* [ASSIGNED TASK]: Search the records for the word "name". Copy every line where it appears.
DATA START
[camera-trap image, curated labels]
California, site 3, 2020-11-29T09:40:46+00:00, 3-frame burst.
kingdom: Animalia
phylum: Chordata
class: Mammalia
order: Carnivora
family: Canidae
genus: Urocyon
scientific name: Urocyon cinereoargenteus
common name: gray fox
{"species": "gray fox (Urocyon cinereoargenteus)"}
DATA END
DATA START
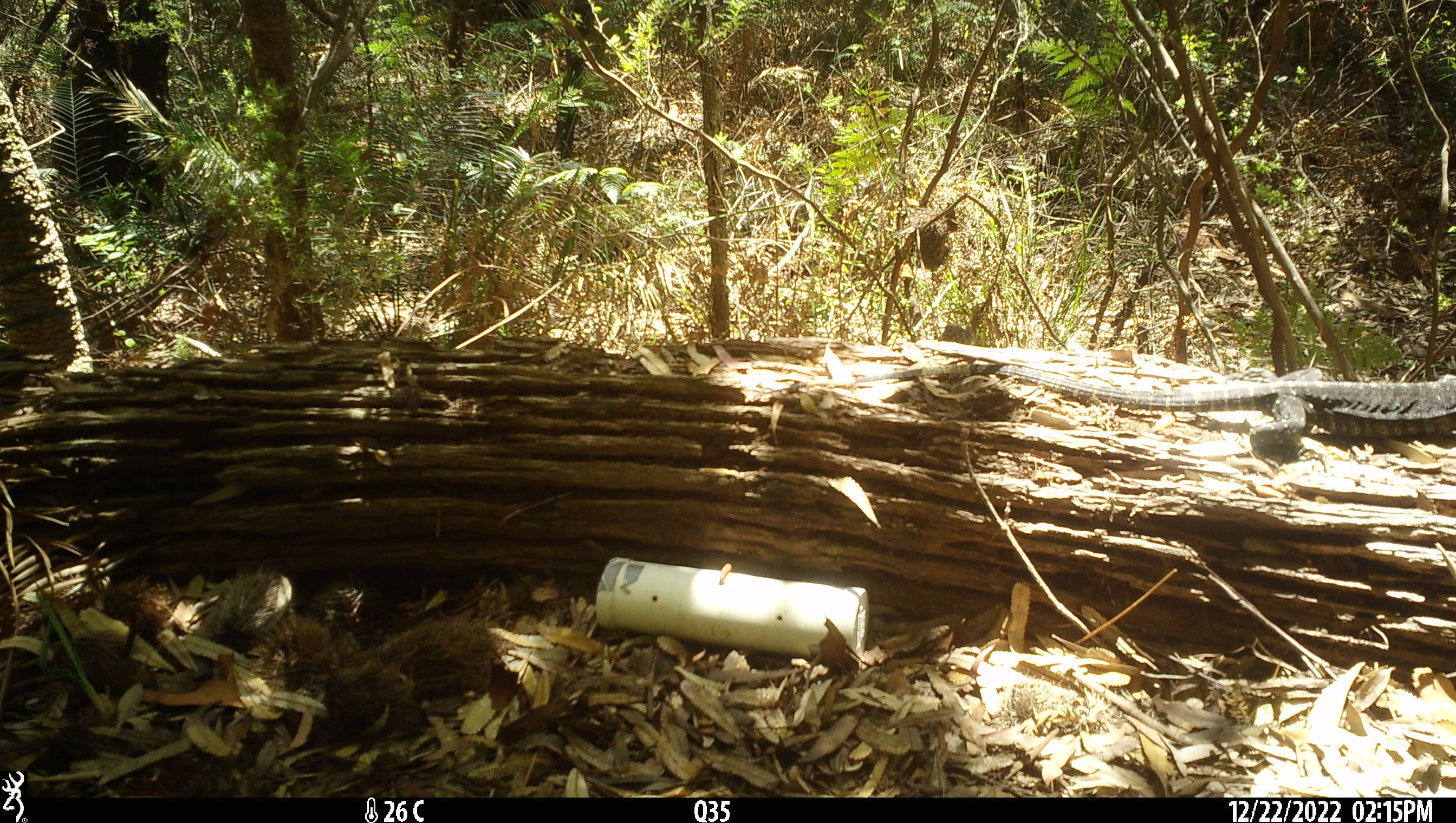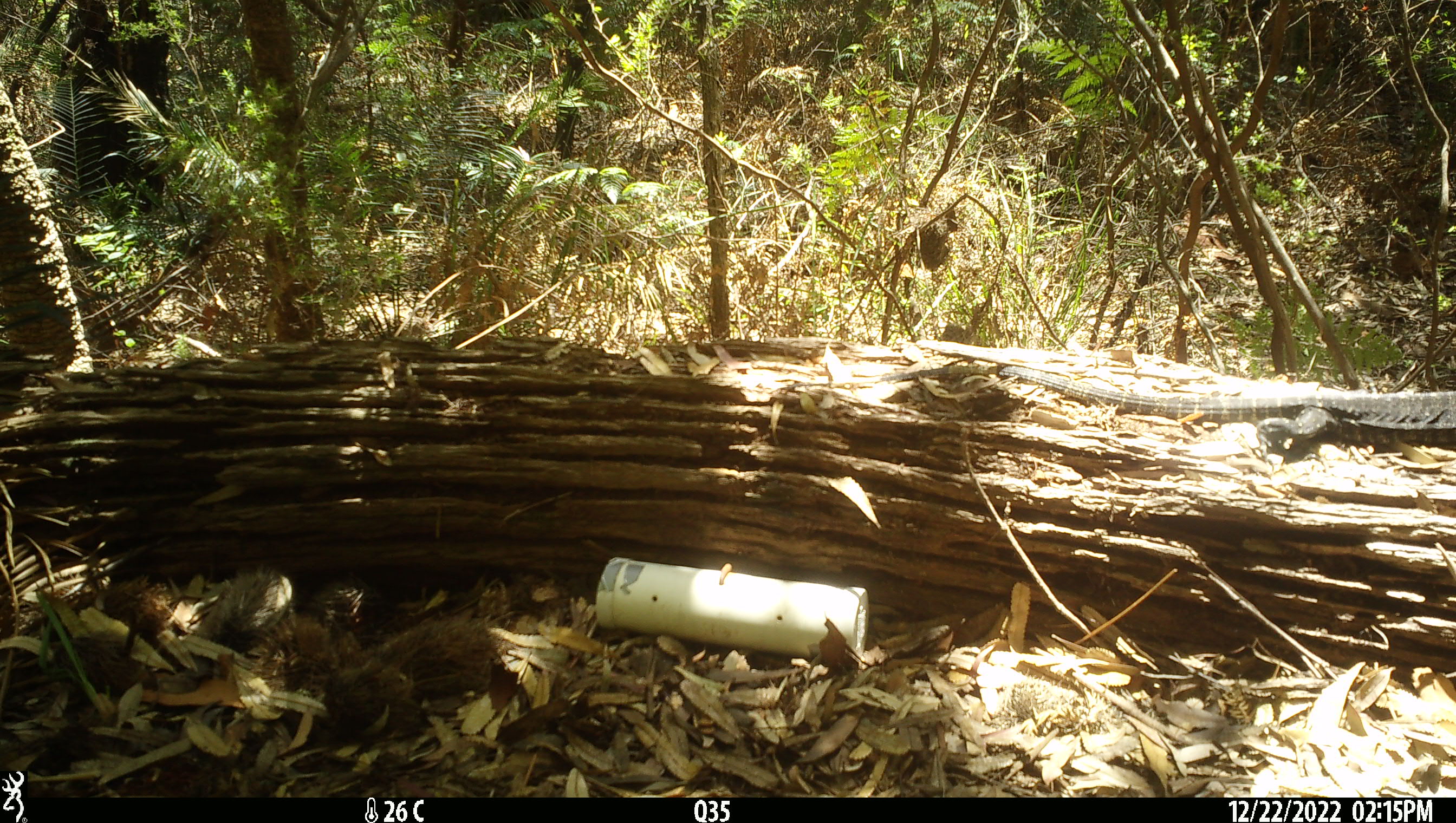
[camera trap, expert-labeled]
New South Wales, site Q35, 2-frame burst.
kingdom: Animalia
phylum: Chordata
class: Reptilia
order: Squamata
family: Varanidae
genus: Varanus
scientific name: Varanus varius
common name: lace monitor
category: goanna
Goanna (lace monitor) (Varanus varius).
DATA END
DATA START
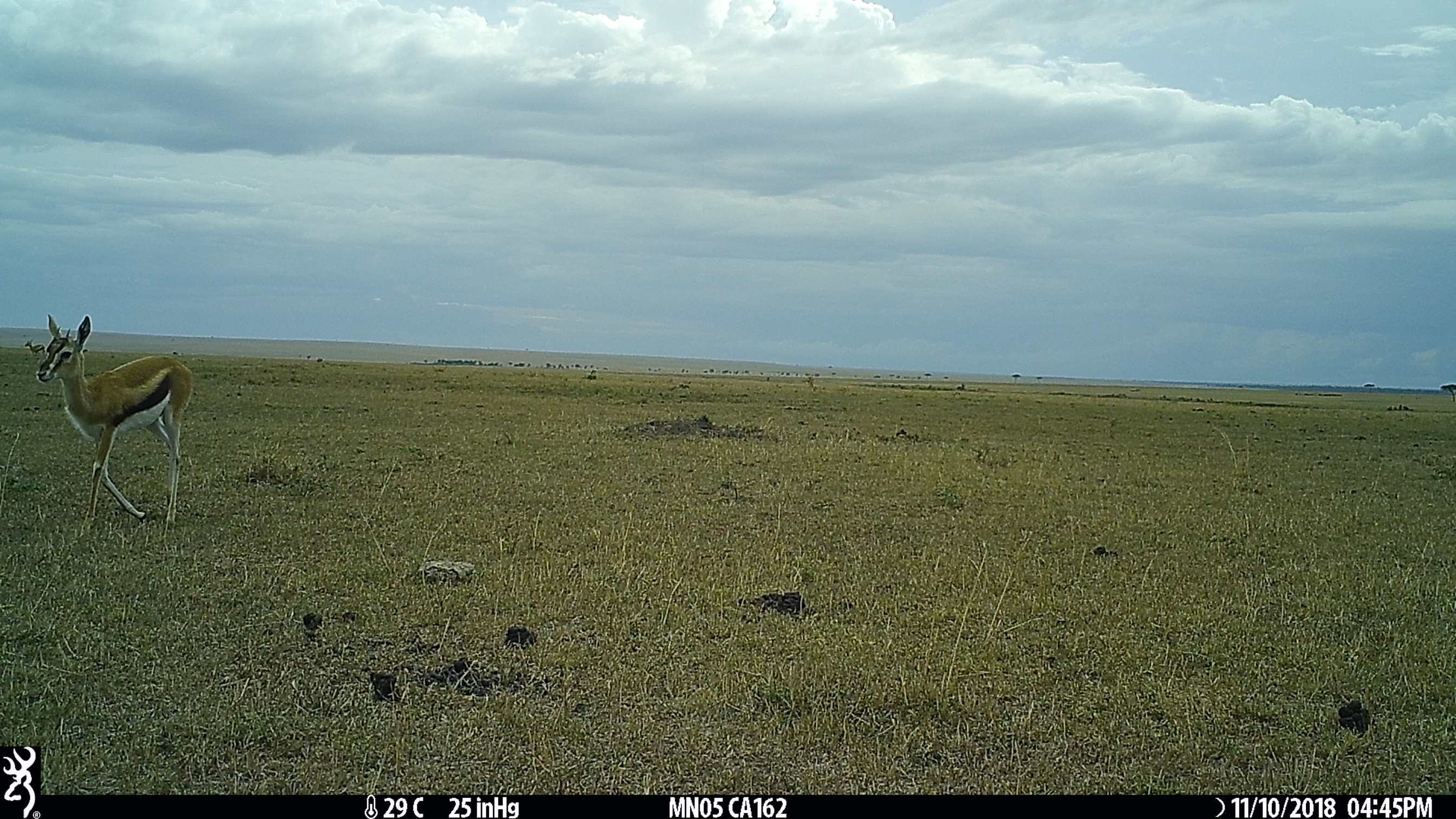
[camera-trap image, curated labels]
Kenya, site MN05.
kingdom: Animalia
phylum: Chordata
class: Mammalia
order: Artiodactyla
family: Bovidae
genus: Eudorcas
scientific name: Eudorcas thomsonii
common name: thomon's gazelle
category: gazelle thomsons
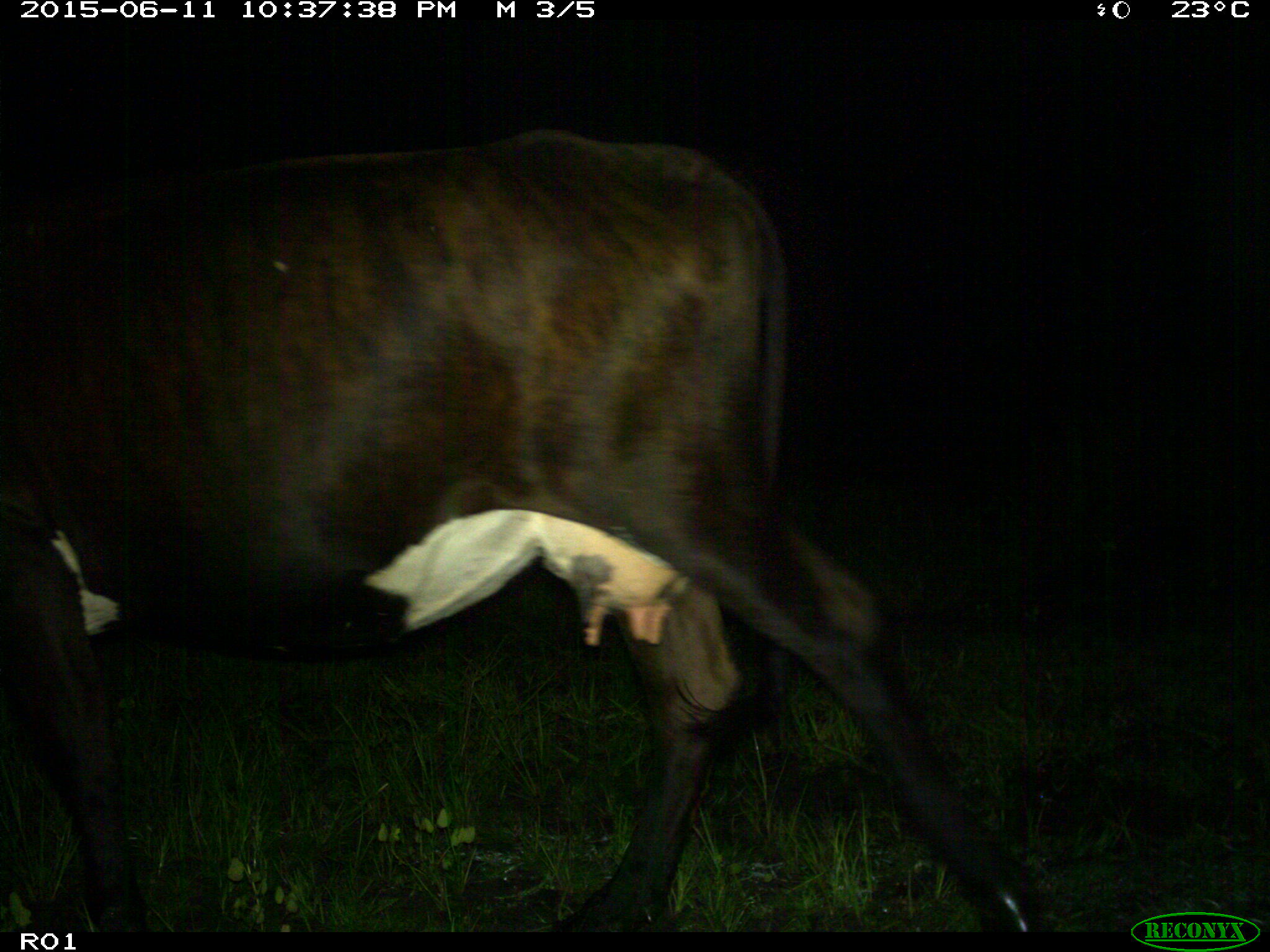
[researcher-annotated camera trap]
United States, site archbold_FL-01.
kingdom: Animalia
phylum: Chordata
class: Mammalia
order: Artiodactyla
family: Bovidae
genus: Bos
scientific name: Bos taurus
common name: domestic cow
DATA END
* [TASK OUTPUT]:
scientific name: Urocyon cinereoargenteus
common name: gray fox
scientific name: Varanus varius
common name: lace monitor
scientific name: Eudorcas thomsonii
common name: thomon's gazelle
scientific name: Bos taurus
common name: domestic cow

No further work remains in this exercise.